10 KiB

title teaser tag source new
KnowledgeBase A storage class for entities and aliases of a specific knowledge base (ontology) class spacy/kb/kb.pyx 2.2

The KnowledgeBase object is an abstract class providing a method to generate Candidate objects, which are plausible external identifiers given a certain textual mention. Each such Candidate holds information from the relevant KB entities, such as its frequency in text and possible aliases. Each entity in the knowledge base also has a pretrained entity vector of a fixed size.

Beyond that, KnowledgeBase classes have to implement a number of utility functions called by the EntityLinker component.

This class was not abstract up to spaCy version 3.5. The KnowledgeBase implementation up to that point is available as InMemoryLookupKB from 3.5 onwards.


KnowledgeBase is an abstract class and cannot be instantiated. Its child classes should call __init__() to set up some necessary attributes.


from spacy.kb import KnowledgeBase
from spacy.vocab import Vocab

class FullyImplementedKB(KnowledgeBase):
  def __init__(self, vocab: Vocab, entity_vector_length: int):
      super().__init__(vocab, entity_vector_length)
vocab = nlp.vocab
kb = FullyImplementedKB(vocab=vocab, entity_vector_length=64)
Name Description
vocab The shared vocabulary. Vocab
entity_vector_length Length of the fixed-size entity vectors. int


The length of the fixed-size entity vectors in the knowledge base.

Name Description
RETURNS Length of the fixed-size entity vectors. int


Given a certain textual mention as input, retrieve a list of candidate entities of type Candidate.


from spacy.lang.en import English
nlp = English()
doc = nlp("Douglas Adams wrote 'The Hitchhiker's Guide to the Galaxy'.")
candidates = kb.get_candidates(doc[0:2])
Name Description
mention The textual mention or alias. Span
RETURNS An iterable of relevant Candidate objects. Iterable[Candidate]


Same as get_candidates(), but for an arbitrary number of mentions. The EntityLinker component will call get_candidates_batch() instead of get_candidates(), if the config parameter candidates_batch_size is greater or equal than 1.

The default implementation of get_candidates_batch() executes get_candidates() in a loop.
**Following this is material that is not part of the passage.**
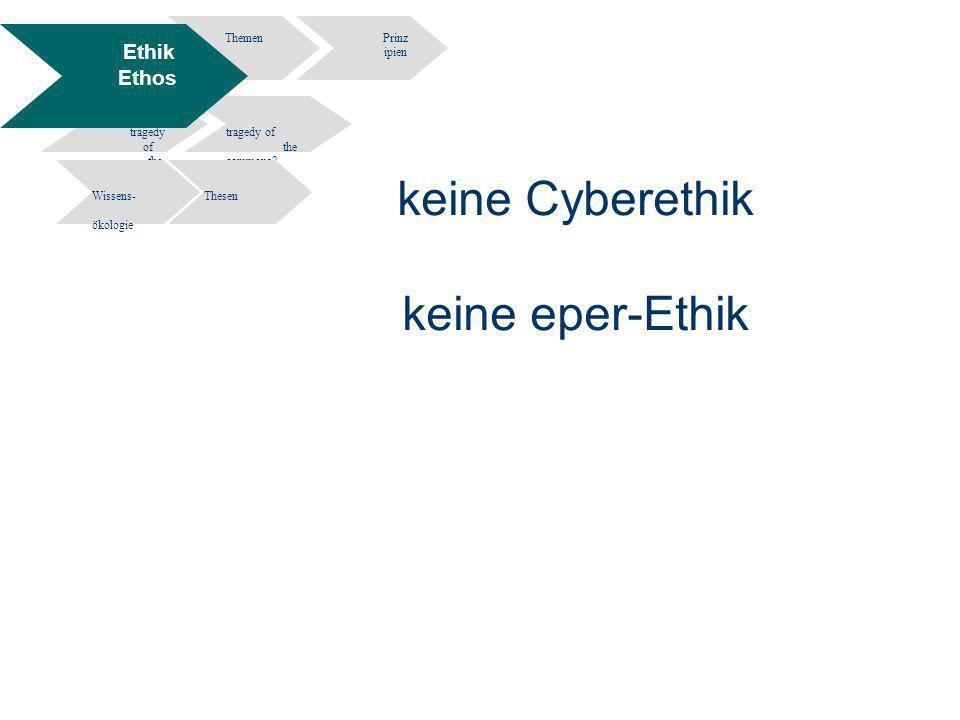 76 Information Engineering - Department of Computer and Information Science University of Constance Informationsethik- Wissen und Information in elektronischen Räumen - Potsdam 02.12.2004 Innovation .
We recommend implementing a more efficient way to retrieve candidates for multiple mentions at once, if performance is of concern to you.
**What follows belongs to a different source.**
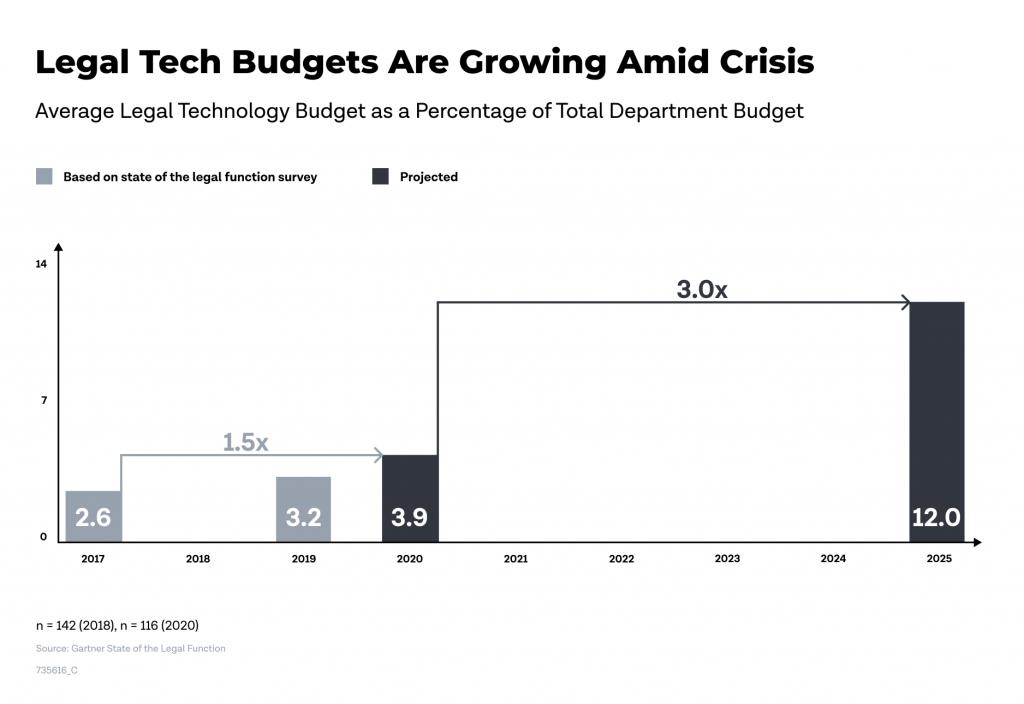 Legal Tech Budgets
from spacy.lang.en import English
nlp = English()
doc = nlp("Douglas Adams wrote 'The Hitchhiker's Guide to the Galaxy'.")
candidates = kb.get_candidates((doc[0:2], doc[3:]))
Name Description
mentions The textual mention or alias. Iterable[Span]
RETURNS An iterable of iterable with relevant Candidate objects. Iterable[Iterable[Candidate]]


This method is _not_ available from spaCy 3.5 onwards.

From spaCy 3.5 on KnowledgeBase is an abstract class (with InMemoryLookupKB being a drop-in replacement) to allow more flexibility in customizing knowledge bases. Some of its methods were moved to InMemoryLookupKB during this refactoring, one of those being get_alias_candidates(). This method is now available as InMemoryLookupKB.get_alias_candidates(). Note: InMemoryLookupKB.get_candidates() defaults to InMemoryLookupKB.get_alias_candidates().


Given a certain entity ID, retrieve its pretrained entity vector.


vector = kb.get_vector("Q42")
Name Description
entity The entity ID. str
RETURNS The entity vector. Iterable[float]


Same as get_vector(), but for an arbitrary number of entity IDs.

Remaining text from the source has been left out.